When news of the attacks first broke, Sven Perugini’s mother went on a desperate search to find her son. It was painful to read her pleas on social media entreating anyone who knew of his fate to contact her. She then booked a flight to Paris, but when she arrived, she learned he was dead. Also moving was the reaction of Valeria Solesin’s family. At her funeral at St. Mark’s Cathedral in Venice – in which a Catholic priest, Jewish rabbi, and Muslim imam participated – her father thanked the three religious figures ‘who are here together in this square as a symbol of our common humanity.’
Other responses to the tragedy were not so noble. For example, Pastor Steven Anderson of the Faithful Word Baptist Church in Tempe, Arizona, basically said the victims at the Bataclan deserved what they got because they were listening to ‘Satanic’ music: the Eagles of Death Metal band. I found his implied portrayal of the theatre-goers as would-be Satanists particularly ironic in that one picture of Sven Perugini his mother posted on Facebook shows him wearing a crucifix around his neck – although, as a Catholic, perhaps Perugini might not qualify as a ‘real Christian’ in Anderson’s eyes.

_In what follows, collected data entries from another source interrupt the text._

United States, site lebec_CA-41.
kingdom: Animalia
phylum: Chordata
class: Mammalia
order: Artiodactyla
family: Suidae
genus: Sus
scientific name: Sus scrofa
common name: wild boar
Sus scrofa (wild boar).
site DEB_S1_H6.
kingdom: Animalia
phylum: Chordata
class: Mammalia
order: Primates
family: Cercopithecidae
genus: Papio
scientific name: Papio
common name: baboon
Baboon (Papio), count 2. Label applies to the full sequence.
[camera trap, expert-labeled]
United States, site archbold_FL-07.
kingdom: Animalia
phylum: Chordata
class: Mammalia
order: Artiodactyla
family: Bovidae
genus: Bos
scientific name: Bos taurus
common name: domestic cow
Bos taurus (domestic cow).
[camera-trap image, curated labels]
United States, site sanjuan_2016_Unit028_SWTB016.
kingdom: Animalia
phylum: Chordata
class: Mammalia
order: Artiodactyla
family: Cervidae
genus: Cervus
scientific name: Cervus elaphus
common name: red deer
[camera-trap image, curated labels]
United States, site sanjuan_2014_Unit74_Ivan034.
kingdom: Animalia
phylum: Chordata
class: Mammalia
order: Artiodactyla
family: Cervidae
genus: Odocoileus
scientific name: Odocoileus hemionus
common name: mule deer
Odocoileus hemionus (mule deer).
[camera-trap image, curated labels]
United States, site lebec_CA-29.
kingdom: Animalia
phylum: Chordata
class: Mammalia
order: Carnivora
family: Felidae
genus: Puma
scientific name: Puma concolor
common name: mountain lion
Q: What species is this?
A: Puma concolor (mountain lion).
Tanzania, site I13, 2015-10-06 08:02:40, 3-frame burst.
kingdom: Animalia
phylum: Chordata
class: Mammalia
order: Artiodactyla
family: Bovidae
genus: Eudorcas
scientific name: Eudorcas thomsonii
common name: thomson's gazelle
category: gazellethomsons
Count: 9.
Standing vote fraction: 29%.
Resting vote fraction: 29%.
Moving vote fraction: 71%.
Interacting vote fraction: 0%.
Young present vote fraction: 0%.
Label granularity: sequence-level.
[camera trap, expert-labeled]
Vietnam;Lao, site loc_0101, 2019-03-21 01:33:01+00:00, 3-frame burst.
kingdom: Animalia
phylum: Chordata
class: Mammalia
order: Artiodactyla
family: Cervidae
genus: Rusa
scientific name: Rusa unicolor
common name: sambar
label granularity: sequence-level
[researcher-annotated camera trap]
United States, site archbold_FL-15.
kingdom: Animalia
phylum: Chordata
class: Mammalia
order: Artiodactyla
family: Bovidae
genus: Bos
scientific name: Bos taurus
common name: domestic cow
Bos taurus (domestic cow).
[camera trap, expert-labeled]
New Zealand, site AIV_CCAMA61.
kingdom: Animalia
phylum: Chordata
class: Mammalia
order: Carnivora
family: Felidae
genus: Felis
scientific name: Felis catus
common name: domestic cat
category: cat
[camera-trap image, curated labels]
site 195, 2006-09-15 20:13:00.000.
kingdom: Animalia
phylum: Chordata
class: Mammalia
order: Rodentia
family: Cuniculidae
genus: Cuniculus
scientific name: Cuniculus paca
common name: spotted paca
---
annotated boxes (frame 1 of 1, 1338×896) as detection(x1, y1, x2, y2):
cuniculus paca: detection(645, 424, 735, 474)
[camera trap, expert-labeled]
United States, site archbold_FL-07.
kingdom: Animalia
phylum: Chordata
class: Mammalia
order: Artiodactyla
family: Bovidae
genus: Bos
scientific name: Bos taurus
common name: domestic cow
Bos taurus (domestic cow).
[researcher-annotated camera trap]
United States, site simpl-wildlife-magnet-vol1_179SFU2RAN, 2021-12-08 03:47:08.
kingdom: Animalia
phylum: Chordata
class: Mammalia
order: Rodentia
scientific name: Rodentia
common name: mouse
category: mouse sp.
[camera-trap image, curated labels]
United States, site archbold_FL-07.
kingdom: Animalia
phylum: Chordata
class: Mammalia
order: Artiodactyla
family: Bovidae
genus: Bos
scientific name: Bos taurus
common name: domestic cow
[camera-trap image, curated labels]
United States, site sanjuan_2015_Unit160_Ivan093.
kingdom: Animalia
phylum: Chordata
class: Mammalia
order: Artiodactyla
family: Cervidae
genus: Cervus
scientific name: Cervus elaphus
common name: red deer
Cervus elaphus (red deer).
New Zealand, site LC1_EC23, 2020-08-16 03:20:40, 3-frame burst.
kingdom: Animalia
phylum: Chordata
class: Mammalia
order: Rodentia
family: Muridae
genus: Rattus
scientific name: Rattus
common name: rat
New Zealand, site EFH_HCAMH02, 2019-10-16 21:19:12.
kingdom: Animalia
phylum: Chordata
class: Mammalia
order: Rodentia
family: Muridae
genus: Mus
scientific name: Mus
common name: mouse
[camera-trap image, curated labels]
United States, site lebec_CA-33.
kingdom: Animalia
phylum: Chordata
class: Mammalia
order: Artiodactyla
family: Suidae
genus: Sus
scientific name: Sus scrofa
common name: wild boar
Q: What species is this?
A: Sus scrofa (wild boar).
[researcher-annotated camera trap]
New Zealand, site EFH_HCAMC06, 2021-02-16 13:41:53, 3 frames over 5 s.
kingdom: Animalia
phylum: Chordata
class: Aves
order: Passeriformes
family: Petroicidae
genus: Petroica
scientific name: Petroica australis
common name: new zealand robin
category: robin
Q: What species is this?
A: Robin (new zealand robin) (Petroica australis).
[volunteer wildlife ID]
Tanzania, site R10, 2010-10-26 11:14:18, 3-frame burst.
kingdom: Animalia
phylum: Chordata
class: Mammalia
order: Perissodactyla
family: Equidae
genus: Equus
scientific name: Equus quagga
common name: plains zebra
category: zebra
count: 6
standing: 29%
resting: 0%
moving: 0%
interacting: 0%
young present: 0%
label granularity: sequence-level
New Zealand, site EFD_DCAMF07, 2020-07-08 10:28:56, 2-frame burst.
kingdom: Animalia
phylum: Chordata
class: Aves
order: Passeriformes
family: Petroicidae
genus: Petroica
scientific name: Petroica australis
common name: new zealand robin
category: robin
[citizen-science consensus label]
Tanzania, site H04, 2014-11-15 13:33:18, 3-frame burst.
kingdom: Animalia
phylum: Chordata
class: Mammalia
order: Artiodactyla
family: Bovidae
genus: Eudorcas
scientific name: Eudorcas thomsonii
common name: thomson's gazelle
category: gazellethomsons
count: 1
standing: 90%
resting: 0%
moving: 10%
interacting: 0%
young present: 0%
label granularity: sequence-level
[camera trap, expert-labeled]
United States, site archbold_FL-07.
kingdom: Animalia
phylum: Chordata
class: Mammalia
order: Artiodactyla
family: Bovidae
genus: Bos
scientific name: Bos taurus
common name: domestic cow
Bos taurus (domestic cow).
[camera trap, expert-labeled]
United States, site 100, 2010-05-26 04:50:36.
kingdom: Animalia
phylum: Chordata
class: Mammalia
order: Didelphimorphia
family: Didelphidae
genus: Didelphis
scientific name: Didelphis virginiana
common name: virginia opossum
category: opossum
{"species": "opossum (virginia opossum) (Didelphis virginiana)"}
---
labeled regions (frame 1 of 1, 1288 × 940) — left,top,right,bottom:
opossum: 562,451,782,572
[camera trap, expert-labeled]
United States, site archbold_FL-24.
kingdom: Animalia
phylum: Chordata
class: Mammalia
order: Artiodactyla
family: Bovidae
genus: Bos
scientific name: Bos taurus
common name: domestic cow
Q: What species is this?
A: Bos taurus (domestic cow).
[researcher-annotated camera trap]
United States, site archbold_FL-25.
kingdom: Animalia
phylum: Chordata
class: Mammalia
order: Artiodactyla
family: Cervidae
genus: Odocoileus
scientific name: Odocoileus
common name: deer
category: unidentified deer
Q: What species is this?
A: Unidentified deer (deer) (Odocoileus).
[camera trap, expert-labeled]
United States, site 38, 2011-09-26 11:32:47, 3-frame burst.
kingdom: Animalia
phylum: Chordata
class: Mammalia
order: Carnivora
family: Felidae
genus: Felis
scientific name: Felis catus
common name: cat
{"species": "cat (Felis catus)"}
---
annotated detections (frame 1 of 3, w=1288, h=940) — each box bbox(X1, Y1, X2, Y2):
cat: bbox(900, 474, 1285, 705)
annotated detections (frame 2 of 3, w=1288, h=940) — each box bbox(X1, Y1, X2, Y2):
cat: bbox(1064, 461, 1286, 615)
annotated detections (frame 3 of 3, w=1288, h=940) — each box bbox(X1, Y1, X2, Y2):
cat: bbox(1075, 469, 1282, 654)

It’s easy to dismiss the rantings of a man like Anderson, whose other public statements have included advocating capital punishment for homosexuals and praying for US President Barack Obama’s death, as an attention-seeking ploy reminiscent of the late Pastor Fred ‘God hates fags’ Phelps. On the other hand, the reaction of some members of the (largely secular) Left to the events in Paris was hardly more heartening. For instance, one site by a self-described atheist calling herself ‘Chicana on the Edge’ (real name: Regina Rodríguez-Martin) said she had a ‘hard time whipping up a lot of sympathy for Paris.’ She chided the media for focusing on the recent events in France but ignoring the ‘suffering of people in Mexico, Kenya, Iraq, etc.’
Regina Rodríguez-Martin apparently leaves out the fact that not all the victims of the ISIS attacks in Paris were White. They would include, in some people’s eyes, Sven Perugini, whose mother is Italian but his father of African descent, which would make Perugini ‘Black’ as well according to the so-called One Drop Rule. ‘Chicana on the Edge’ has admitted to suffering from mental illness, so in a way, I’m tempted to dismiss her screeds as I would Steven Anderson’s. Nonetheless, as someone who, like her, opposed the war in Iraq and has qualms about the US’ involvement in military efforts in other nations, I cannot help but think there might be some truth in the description of pacifists and other allegedly ‘progressive’ individuals as ‘some of the most miserable people around’ – like certain members of the Democratic Underground forum who lamented the attention that murder victim Laci Peterson received when ‘thousands have died and are dying in Iraq.’
Now from France and Italy to North America, what do the events in Paris mean for Canada? There is some speculation that the attacks spurred the new Justin Trudeau government to postpone its plan to admit 25,000 Syrian refugees to Canada from the end of 2015 to February 2016 in order to better screen them. Like most Canadians (according to a recent poll), I support bringing those fleeing the conflict in Syria to Canada. Nonetheless, I understand the trepidation of many Canadians about receiving large numbers of people from a region beset by terrorism and agree on the need for thorough screening. Some have compared the acceptance of Syrian refugees to Canada’s decision to provide asylum to the Vietnamese boat people in the 1970s. The comparison, though, is not entirely fitting: welcoming the Vietnamese carried almost no risk of admitting any potential terrorists, whereas at least one Islamic terrorist posed as a refugee when going from the Middle East to Europe. Therefore, in light of the tragedy in France, I believe a mixture of compassion and caution on Canada’s part is warranted.